When you have new puzzles in the house, you do them, right? We got little Elijah, 5 years old, to do a number of the puzzles at the younger end of his age range, and maybe one at the older range. We also got Elise, 8, and Ezra, 10 to work on larger puzzles. In the course of doing one, which I’m calling “puzzling”, I was reminded how in our family puzzling has always been a blood sport.
By that I mean that people get aggressive in trying to find pieces in a certain area of the board. They hoard the pieces for that area and try to keep anyone else from working the area. If someone does try to put a piece in, the speed of the puzzling picks up. You’ve got to go fast before someone else does what you want to do. If you see someone reaching for a piece you might need, you quickly grab it and try to put it in place ahead of them. This gets worse the closer you get to the end of the puzzle, when fewer pieces are easier to find and put in place. This is really when puzzling becomes a blood sport.
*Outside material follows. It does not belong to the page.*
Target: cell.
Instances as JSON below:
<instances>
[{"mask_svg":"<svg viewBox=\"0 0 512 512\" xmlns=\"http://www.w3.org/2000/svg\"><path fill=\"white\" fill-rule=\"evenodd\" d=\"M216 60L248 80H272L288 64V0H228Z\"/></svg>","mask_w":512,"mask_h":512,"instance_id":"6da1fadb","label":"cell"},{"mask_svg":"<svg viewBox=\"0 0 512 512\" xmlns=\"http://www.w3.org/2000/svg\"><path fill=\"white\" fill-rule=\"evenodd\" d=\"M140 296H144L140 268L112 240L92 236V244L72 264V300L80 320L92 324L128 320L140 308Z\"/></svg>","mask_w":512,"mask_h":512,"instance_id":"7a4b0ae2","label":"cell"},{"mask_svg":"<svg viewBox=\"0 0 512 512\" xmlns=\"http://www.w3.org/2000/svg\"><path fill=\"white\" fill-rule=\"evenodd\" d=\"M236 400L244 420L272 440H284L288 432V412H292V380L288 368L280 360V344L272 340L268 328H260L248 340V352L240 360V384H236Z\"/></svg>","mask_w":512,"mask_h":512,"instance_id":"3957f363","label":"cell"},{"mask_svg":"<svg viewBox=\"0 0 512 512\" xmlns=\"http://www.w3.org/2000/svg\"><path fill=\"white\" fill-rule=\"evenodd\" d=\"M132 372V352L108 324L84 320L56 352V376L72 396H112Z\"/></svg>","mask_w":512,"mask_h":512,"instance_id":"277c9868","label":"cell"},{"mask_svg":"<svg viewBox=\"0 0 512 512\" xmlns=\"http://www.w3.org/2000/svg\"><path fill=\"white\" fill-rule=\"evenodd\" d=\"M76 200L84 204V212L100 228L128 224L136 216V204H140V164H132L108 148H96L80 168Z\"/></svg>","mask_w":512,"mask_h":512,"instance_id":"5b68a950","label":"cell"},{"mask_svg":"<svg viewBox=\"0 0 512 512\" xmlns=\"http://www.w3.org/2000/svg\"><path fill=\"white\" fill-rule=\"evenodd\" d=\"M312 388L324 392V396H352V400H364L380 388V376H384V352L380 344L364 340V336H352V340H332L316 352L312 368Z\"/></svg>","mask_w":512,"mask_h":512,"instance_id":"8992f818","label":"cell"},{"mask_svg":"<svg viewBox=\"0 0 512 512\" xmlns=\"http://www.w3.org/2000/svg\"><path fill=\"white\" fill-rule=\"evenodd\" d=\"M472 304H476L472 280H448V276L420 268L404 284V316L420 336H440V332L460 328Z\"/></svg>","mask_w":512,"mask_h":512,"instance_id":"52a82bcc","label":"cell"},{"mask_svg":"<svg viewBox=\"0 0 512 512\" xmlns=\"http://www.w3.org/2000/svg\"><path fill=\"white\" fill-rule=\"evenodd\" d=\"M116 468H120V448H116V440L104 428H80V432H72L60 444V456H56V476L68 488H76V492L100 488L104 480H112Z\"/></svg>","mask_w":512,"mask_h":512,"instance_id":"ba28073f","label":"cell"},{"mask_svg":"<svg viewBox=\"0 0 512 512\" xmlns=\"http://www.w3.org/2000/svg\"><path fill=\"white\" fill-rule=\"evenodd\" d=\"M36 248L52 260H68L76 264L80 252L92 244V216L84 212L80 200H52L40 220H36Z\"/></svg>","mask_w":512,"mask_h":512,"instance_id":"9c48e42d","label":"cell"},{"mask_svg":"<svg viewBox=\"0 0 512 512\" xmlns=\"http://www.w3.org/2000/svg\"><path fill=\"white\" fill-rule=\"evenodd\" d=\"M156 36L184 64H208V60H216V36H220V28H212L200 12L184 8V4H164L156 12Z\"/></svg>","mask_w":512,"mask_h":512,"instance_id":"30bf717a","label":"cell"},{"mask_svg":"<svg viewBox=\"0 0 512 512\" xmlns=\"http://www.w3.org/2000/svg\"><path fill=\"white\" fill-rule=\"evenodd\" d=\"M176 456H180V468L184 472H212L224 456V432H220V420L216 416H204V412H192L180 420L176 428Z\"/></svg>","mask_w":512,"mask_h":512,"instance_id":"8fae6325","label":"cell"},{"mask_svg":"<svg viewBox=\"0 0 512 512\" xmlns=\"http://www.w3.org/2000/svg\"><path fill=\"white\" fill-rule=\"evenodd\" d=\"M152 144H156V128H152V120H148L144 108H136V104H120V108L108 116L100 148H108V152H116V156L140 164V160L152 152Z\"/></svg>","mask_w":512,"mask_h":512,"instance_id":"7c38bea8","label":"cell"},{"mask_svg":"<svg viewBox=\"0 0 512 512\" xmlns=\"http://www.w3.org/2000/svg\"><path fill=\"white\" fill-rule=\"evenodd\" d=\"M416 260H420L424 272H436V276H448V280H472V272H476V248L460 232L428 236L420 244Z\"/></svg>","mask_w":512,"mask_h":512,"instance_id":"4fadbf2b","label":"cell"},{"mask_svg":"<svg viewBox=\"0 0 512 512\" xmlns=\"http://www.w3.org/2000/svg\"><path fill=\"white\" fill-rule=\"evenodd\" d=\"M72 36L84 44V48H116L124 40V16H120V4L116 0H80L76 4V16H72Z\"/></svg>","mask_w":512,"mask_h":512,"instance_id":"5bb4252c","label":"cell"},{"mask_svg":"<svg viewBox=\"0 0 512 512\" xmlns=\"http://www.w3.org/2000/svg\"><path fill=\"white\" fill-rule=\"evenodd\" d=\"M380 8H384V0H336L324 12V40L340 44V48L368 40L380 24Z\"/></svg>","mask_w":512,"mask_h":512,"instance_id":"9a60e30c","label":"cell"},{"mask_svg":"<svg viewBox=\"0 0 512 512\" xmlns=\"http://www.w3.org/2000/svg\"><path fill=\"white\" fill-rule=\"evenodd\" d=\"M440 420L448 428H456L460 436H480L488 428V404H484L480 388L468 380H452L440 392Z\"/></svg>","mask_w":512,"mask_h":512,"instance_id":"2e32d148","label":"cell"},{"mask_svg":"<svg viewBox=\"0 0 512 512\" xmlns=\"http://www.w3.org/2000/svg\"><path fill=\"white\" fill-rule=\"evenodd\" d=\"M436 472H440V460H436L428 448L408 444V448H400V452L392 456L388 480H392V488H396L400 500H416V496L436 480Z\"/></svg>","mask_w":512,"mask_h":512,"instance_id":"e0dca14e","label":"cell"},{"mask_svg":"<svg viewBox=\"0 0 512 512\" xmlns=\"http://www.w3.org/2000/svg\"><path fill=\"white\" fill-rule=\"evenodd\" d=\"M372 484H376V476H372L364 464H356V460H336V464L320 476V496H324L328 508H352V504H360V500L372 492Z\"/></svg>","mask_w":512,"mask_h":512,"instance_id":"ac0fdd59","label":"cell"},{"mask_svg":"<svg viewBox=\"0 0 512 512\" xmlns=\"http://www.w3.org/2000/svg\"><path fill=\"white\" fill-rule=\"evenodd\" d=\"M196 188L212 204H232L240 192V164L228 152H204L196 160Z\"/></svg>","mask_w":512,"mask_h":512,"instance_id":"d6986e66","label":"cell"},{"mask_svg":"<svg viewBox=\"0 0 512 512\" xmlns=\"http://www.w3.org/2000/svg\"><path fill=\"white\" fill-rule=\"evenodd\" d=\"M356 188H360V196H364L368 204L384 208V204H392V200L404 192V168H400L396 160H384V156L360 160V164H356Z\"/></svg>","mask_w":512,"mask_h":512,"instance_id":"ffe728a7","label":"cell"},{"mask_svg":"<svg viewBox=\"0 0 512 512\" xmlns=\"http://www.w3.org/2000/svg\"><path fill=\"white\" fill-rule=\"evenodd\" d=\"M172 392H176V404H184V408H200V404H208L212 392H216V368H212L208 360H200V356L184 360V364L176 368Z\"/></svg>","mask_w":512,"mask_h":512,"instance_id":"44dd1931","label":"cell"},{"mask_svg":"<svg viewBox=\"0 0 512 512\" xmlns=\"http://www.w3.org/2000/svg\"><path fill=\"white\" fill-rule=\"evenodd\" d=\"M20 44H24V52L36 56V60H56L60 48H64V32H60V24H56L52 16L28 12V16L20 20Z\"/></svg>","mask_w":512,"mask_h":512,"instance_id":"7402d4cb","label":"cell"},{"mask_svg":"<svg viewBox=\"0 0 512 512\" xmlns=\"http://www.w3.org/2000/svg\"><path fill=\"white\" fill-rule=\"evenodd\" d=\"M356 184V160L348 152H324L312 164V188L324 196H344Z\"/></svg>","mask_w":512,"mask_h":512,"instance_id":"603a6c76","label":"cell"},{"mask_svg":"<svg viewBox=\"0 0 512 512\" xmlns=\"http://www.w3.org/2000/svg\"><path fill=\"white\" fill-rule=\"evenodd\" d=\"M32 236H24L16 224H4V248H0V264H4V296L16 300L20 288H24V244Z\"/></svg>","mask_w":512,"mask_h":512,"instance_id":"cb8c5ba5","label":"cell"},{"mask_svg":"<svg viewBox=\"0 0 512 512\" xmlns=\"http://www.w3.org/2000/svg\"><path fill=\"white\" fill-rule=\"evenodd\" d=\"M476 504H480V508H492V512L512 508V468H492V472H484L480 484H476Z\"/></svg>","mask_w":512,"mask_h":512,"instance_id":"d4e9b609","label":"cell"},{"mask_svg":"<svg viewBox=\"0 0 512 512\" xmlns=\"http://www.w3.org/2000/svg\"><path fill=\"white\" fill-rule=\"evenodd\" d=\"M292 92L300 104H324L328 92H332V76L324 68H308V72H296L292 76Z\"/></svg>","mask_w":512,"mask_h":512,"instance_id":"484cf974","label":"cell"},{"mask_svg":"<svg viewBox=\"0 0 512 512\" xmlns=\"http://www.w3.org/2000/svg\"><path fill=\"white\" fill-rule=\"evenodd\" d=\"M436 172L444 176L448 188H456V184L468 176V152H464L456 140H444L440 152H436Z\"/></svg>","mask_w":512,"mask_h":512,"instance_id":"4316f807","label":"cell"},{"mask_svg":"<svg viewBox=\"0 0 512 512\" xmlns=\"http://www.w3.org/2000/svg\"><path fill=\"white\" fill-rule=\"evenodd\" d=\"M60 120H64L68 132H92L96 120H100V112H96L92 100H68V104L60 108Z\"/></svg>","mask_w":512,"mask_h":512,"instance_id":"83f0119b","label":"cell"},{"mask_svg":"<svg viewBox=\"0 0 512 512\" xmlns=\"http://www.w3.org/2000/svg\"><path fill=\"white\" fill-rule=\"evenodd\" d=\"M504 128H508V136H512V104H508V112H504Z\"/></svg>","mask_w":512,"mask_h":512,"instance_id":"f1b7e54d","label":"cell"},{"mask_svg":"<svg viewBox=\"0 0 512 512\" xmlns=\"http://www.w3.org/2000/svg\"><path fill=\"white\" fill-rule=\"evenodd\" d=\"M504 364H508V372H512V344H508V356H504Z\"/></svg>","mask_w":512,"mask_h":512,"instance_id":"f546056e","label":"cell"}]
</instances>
I first saw this puzzling behavior in our daughter when, as an adult on visits, we would do puzzles and the aggressiveness came out. Our son, not quite so much. Neither my wife or I are truly like that, though I don’t mind twisting people’s tails a little by pretending to go after their pieces, just to get them going.
So, Ezra and Elise began a 300 piece puzzle. Not all that big, as they have both done bigger on their own, but flat surface space was at a premium. They abandoned the puzzle. Then I, bored with reading the books I’d brought with me, began working on it. That brought them back, first Elise, later Ezra. Ezra and I finished it, him hiding a piece to be sure that he would be the one to put the last piece in. That is aggressive puzzling. Of course, I had threatened to do the same thing but then didn’t. I suppose I gave him the idea.
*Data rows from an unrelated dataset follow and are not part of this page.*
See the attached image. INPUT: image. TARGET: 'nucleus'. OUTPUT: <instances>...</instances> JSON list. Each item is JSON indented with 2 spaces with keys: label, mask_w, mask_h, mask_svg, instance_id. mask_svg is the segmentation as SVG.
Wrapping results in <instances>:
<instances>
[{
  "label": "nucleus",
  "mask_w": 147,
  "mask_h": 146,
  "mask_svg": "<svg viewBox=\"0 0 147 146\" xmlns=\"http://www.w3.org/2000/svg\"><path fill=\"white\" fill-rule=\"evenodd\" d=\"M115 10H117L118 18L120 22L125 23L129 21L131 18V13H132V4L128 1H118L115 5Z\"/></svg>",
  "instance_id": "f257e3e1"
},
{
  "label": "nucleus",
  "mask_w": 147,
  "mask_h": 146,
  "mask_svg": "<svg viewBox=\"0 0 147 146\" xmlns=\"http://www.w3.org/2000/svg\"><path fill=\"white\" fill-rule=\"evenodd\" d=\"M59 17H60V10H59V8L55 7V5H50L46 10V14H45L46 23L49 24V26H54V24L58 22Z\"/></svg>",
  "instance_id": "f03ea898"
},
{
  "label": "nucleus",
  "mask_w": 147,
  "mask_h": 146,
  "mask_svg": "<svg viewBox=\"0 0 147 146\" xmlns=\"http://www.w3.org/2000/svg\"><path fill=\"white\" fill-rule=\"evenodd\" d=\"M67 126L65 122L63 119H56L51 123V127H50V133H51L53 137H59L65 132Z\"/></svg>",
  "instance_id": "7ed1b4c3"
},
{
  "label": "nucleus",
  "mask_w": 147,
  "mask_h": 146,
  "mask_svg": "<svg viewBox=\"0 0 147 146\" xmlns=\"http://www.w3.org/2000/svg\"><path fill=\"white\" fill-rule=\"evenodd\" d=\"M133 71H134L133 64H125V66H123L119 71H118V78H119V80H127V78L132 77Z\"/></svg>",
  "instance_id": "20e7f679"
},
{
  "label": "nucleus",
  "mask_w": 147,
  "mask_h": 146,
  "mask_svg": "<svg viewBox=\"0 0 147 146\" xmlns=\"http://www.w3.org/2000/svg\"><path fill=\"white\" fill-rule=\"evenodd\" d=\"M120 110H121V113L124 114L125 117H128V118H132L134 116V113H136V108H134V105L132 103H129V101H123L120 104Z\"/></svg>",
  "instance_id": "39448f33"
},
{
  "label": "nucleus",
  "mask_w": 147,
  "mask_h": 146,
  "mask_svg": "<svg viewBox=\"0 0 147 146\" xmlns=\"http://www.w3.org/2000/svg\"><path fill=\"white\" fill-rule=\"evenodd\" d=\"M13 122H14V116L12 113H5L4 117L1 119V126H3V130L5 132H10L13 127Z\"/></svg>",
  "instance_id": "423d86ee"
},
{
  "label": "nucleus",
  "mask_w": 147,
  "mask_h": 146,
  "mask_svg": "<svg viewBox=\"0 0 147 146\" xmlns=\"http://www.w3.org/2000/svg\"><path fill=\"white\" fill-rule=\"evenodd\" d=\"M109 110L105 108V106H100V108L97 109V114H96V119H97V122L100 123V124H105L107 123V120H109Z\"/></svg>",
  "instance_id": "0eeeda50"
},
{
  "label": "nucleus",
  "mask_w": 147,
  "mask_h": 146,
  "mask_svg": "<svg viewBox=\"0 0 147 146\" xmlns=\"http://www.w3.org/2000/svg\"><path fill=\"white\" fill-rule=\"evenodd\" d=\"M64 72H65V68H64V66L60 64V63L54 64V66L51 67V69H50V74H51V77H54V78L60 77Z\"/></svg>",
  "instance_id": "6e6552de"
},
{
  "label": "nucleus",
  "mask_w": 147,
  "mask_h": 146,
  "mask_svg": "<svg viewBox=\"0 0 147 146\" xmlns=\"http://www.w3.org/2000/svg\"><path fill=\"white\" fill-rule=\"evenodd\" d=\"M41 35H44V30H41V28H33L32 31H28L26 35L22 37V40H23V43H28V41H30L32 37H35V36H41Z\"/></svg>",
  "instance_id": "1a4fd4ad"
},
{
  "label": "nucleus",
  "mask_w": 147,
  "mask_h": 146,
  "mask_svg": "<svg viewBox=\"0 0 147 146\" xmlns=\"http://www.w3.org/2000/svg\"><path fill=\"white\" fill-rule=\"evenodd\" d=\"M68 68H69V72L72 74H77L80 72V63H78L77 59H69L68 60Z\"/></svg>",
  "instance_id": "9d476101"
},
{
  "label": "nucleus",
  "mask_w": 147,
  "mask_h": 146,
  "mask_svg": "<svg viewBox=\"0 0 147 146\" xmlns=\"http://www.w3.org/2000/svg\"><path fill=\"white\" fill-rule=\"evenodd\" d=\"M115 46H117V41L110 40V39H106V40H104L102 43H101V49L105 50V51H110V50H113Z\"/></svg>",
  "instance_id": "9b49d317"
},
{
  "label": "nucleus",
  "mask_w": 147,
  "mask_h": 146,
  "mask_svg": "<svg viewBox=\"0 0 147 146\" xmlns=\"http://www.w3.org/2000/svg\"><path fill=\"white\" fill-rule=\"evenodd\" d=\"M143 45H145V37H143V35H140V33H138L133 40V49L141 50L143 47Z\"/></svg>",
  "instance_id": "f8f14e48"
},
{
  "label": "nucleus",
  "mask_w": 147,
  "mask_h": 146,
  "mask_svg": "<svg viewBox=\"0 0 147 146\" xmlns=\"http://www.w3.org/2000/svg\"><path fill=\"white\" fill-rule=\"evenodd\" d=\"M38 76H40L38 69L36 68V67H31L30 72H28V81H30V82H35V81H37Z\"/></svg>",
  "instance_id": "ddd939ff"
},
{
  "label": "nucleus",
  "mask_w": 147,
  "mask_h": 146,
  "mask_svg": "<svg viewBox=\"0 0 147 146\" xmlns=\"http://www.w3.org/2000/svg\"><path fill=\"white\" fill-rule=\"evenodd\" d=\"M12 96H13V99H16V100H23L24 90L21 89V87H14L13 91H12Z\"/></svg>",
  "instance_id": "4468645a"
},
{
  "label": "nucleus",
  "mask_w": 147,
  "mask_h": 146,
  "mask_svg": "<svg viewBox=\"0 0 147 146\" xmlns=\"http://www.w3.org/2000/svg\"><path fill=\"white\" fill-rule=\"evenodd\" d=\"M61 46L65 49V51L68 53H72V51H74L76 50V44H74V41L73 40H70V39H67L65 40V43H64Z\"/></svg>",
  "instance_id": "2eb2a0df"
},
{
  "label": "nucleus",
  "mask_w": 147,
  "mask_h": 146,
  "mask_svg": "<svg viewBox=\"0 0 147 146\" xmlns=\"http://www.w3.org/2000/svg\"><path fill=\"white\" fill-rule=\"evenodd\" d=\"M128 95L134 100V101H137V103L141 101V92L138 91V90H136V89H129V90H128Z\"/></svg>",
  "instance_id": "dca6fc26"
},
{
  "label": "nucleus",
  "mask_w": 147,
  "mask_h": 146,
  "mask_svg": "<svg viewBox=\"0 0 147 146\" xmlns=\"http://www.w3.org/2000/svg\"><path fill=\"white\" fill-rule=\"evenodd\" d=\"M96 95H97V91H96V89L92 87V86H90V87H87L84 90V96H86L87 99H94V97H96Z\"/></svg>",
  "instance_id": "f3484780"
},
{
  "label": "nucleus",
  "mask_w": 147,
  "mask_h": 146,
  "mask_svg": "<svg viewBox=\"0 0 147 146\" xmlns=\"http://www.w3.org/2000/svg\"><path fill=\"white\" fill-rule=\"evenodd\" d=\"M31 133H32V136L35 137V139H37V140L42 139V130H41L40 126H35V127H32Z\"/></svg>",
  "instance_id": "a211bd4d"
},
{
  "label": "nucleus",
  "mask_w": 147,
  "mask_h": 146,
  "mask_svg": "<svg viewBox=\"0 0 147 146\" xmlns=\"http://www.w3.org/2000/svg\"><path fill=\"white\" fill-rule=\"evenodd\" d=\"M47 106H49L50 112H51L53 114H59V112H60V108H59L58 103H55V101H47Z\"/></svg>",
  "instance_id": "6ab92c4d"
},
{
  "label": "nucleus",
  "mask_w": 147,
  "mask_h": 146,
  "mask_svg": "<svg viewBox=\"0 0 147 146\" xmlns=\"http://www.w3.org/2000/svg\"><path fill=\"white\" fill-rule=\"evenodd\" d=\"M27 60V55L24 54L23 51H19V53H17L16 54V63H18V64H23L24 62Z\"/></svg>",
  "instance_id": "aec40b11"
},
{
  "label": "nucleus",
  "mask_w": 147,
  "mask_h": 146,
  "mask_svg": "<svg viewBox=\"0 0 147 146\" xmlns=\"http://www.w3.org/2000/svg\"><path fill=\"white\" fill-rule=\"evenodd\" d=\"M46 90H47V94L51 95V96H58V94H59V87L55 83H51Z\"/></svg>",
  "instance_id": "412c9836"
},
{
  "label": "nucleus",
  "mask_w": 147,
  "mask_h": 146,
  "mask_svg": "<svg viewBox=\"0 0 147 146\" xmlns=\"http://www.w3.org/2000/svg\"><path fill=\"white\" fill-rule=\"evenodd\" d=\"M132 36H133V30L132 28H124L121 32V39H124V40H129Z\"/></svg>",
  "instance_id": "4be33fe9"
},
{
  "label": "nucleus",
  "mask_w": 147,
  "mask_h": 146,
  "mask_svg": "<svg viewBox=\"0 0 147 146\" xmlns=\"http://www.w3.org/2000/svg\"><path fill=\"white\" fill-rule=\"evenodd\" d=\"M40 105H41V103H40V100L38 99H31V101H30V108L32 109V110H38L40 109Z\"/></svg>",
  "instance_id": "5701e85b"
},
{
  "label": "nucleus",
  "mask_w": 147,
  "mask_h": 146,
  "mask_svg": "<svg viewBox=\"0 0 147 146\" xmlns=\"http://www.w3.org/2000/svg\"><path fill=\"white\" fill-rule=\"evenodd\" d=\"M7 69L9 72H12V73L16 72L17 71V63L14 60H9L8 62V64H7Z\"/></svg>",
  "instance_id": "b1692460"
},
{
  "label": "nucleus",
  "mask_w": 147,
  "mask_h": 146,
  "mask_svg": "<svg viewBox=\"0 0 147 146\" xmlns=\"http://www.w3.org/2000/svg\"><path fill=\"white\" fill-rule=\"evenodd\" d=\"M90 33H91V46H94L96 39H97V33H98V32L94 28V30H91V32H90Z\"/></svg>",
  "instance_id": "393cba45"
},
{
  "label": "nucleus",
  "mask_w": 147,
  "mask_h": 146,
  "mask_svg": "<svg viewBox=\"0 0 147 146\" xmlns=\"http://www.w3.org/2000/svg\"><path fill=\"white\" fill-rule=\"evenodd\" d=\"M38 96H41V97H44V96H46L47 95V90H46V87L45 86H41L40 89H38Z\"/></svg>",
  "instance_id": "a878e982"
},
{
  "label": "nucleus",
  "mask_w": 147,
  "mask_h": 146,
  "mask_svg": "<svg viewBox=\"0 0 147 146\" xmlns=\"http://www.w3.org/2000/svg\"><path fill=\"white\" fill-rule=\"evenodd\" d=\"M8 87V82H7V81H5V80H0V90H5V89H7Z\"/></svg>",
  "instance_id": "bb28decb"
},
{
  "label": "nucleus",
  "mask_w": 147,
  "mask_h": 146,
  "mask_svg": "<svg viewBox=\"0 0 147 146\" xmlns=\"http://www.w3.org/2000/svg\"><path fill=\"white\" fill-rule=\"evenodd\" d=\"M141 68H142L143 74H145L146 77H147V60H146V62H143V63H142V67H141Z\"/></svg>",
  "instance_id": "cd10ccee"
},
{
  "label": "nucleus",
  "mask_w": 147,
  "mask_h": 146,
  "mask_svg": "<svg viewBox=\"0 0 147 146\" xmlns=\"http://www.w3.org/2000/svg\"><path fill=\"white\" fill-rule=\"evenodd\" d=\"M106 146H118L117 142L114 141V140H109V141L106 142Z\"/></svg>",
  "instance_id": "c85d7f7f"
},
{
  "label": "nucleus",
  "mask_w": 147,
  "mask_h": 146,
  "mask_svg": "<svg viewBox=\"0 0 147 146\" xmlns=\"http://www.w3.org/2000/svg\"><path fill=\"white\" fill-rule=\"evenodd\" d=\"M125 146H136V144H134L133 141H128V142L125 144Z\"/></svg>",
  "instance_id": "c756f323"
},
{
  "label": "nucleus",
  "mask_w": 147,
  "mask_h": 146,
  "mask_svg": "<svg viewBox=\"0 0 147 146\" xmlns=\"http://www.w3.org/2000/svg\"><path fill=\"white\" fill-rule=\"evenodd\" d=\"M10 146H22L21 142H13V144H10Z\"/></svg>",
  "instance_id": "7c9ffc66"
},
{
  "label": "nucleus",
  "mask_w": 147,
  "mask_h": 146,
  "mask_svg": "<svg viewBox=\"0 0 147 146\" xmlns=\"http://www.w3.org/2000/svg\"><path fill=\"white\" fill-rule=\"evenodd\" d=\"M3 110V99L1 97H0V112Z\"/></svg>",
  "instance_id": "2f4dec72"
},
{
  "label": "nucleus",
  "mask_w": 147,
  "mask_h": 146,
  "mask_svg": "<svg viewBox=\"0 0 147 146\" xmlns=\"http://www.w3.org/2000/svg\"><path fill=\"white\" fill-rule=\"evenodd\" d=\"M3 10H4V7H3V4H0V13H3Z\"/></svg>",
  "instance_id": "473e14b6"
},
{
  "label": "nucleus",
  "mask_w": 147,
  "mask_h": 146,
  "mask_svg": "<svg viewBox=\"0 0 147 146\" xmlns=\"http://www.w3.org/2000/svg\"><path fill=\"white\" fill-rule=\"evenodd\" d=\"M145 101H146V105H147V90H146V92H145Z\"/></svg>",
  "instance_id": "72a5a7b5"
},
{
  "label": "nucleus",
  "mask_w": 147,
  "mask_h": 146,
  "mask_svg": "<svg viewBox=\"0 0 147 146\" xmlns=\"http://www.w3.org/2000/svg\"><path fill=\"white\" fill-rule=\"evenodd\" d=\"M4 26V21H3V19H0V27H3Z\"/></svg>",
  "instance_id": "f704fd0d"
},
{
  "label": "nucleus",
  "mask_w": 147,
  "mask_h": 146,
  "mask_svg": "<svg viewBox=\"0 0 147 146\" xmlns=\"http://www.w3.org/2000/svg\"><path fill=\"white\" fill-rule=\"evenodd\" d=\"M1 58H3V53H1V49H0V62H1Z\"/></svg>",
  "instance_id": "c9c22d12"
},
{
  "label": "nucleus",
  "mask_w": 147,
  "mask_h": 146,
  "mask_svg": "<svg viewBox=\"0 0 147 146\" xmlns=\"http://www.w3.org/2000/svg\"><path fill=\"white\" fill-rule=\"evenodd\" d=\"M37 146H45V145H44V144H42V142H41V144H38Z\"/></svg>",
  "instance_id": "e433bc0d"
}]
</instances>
It was a good time. We didn’t get out another puzzle, but set the stage for future family puzzling on other trips. And when they next come here, I foresee the card table going up and a 500 piece puzzle coming out. Maybe two.
We LOVE to puzzle in this house, but it is interesting to see how 2 people can view the project so differently. I puzzle by color and pattern, paying no attention to the final picture. Dave puzzles by seeing the actual picture as it unfolds. As for hoarding the last piece . . . my father was famous for sticking one piece in his pocket, so he could put in the last piece, although he seemed to have almost no interest in puzzling. After he passed on, I was cleaning out his closet and found a single piece in several of his suit coats. Alas, there are puzzles floating around somewhere minus the last piece, because my father got distracted and forgot to finish them or forgot what he did with the piece in question.
Hi Trish. Yes, puzzling behavior is good. I’m not cutthroat at it, though it’s fun to watch others who operate in that mode.